**READING TEXT**

[Start of Attachment]

AI Launch Tracker - MiniMax M3 Specs & Benchmarks: A Chinese Open-Weight Model Takes Aim at the Frontier

On the evening of May 31, 2026 (Eastern time), Shanghai-based AI startup MiniMax pushed its most ambitious model yet into the world. By Monday morning, June 1, the launch had a name everyone in the AI community was repeating: MiniMax M3.

The pitch is unusually bold for an open-weight release — MiniMax claims M3 is the first open model to fuse three capabilities that, until now, only the closed frontier labs could offer simultaneously: frontier-level coding and agentic performance, a one-million-token context window, and native multimodality, complete with the ability to operate a desktop computer.

That framing comes straight from the company’s own launch blog post, which opens with a deceptively simple line: “MiniMax M3 is officially released today.” What follows is a dense technical argument that the gap between open and closed models has narrowed to a sliver — and, on a handful of benchmarks, may have closed entirely. This article walks through what M3 actually is, the specifications and benchmark numbers published so far, how it stacks up against both open-source rivals and the proprietary frontier, and the significant caveats that independent observers have already raised.

Two important sources anchor everything below: the official MiniMax M3 model page and the MiniMax research blog. Everything else — VentureBeat, The Decoder, the South China Morning Post, Tech Times, OpenRouter — either corroborates or contextualizes those primary claims.

What M3 actually is

At its core, M3 is a sparse Mixture-of-Experts foundation model that accepts text, image, and video as inputs and produces text as output. According to its OpenRouter listing, the model offers a 1,048,576-token (1M) context window with a maximum output of 512,000 tokens, and it was released to the API on May 31, 2026. MiniMax positions it squarely at the workloads that punish models with short or expensive context: long-horizon agent tasks, whole-repository coding, and long-video understanding.

[End of Attachment]

**RECORDS SHOWN**
[Start of Attachment]

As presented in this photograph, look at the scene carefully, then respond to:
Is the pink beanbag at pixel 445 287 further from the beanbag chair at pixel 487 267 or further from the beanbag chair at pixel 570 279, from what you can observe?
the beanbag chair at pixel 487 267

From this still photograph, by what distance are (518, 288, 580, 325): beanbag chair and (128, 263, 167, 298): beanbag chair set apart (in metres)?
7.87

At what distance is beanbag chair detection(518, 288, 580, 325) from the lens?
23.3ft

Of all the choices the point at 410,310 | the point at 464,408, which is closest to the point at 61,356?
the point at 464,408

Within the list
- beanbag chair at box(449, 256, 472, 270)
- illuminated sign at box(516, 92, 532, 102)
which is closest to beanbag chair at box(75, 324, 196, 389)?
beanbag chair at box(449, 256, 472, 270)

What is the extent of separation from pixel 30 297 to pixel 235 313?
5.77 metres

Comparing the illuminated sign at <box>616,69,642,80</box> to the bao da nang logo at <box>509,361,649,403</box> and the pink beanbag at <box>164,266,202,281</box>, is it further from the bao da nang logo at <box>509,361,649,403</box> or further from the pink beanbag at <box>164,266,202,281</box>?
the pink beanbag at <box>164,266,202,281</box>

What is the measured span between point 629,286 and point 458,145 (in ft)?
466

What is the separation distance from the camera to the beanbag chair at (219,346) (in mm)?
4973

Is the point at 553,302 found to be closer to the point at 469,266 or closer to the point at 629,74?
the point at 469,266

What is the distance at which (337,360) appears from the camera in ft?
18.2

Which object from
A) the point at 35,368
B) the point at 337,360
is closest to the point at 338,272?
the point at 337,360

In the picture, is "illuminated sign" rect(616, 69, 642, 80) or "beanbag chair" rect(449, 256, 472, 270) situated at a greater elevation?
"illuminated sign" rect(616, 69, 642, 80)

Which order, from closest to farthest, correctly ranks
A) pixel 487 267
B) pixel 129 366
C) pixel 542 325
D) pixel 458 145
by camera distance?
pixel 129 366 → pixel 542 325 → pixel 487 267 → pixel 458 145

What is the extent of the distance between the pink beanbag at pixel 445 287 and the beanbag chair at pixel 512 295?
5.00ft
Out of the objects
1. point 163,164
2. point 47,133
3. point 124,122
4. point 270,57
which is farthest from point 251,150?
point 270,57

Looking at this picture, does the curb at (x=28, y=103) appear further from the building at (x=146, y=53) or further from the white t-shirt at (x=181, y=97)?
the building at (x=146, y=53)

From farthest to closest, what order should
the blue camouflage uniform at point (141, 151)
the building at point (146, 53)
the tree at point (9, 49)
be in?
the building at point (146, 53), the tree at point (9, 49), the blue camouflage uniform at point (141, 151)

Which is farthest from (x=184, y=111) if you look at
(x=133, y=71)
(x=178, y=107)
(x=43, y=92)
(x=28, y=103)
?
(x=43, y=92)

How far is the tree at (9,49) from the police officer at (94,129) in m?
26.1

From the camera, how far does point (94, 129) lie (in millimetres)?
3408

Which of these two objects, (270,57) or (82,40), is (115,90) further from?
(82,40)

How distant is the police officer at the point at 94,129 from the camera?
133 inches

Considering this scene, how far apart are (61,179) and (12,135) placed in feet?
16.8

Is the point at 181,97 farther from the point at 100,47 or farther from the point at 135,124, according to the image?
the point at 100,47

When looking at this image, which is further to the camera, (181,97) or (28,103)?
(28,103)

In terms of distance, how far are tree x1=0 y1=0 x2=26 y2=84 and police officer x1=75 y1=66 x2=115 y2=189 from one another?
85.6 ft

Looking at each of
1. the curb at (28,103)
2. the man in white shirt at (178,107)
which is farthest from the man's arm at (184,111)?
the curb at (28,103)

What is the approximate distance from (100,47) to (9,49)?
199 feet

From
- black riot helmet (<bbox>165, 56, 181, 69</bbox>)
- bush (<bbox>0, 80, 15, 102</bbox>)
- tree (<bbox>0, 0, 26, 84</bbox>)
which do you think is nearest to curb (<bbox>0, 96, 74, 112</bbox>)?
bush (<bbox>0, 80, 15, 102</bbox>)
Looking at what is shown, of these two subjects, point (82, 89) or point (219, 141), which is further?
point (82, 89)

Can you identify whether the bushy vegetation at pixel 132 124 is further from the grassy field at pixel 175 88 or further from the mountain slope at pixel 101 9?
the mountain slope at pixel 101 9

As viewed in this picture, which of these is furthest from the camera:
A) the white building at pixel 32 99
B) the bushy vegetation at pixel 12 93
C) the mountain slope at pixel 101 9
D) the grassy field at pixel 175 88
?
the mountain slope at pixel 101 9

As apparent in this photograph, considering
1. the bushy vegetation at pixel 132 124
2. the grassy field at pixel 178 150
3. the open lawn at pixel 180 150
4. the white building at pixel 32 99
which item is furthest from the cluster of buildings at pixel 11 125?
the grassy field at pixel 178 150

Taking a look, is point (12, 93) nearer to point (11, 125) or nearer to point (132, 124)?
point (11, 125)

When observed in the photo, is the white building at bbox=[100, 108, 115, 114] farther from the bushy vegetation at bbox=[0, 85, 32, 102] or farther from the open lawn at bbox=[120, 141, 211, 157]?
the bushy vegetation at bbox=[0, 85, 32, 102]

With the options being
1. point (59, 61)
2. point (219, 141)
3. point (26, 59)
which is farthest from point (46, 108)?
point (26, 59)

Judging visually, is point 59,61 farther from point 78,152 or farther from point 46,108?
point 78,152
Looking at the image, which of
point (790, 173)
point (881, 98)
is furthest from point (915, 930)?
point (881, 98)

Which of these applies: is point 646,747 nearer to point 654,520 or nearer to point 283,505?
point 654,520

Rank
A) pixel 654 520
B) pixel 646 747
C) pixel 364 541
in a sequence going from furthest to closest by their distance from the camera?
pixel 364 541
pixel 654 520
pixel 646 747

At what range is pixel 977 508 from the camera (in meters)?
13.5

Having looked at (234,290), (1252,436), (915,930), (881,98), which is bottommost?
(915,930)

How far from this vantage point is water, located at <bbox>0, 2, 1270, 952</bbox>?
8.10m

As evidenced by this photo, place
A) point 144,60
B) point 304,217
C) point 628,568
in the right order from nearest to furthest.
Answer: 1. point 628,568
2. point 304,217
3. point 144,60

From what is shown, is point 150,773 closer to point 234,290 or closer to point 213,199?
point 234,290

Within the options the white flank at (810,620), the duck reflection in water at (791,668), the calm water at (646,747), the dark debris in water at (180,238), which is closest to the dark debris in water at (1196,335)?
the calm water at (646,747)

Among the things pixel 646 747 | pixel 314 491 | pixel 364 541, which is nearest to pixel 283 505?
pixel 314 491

[End of Attachment]

**PROBLEM**
Resume the article on the MiniMax M3 launch above, picking up right after its last sentence.

**EXERCISE RESULT**
The South China Morning Post framed the launch in business terms, noting that M3 is MiniMax’s first major product release since the firm began preparing for an IPO on Shanghai’s STAR Market — a listing that would complement its existing Hong Kong presence. The SCMP also flagged a telling omission: MiniMax declined to disclose the model’s parameter count or the compute infrastructure used to train it. For a model billed as “open-weight,” that silence is conspicuous, and it’s a thread several critics have pulled at.

What MiniMax did disclose is that M3 represents a generational break from its M2 line. As the developer-focused Lushbinary guide observes, the M2 series had actually removed sparse attention in favor of full attention; M3 brings sparsity back in a brand-new form, and that single architectural decision is what unlocks the 1M context window at a usable price.

MSA: the architecture doing the heavy lifting

The headline technical feature is MiniMax Sparse Attention (MSA). The problem it solves is old and well understood: standard transformer attention is quadratic. Every token attends to every other token, so doubling the context roughly quadruples the attention compute. That’s why long context windows have historically been slow and ruinously expensive.

MSA attacks this with a two-stage mechanism. As MiniMax describes it in the blog, and as Tech Times summarizes, a lightweight index branch first scans incoming tokens and partitions the key-value (KV) cache into blocks, selecting only those blocks relevant to a given query. The expensive full-attention computation then runs only on the selected blocks. MiniMax argues this partitions the KV “more precisely” than competing approaches like DeepSeek’s DSA or the MoBA method, achieving higher effective context coverage.

There’s a second, lower-level optimization that matters just as much. Rather than loading the matching KV blocks for each individual query — which causes the same block to be fetched from memory repeatedly — MSA flips the loop. It uses a “KV outer gather Q” approach: KV blocks become the outer loop, and all the queries that hit a given block are batched together. Each block is read from memory exactly once, in a contiguous access pattern instead of scattered jumps. MiniMax claims this implementation runs more than 4× faster than open-source alternatives like Flash-Sparse-Attention and flash-moba.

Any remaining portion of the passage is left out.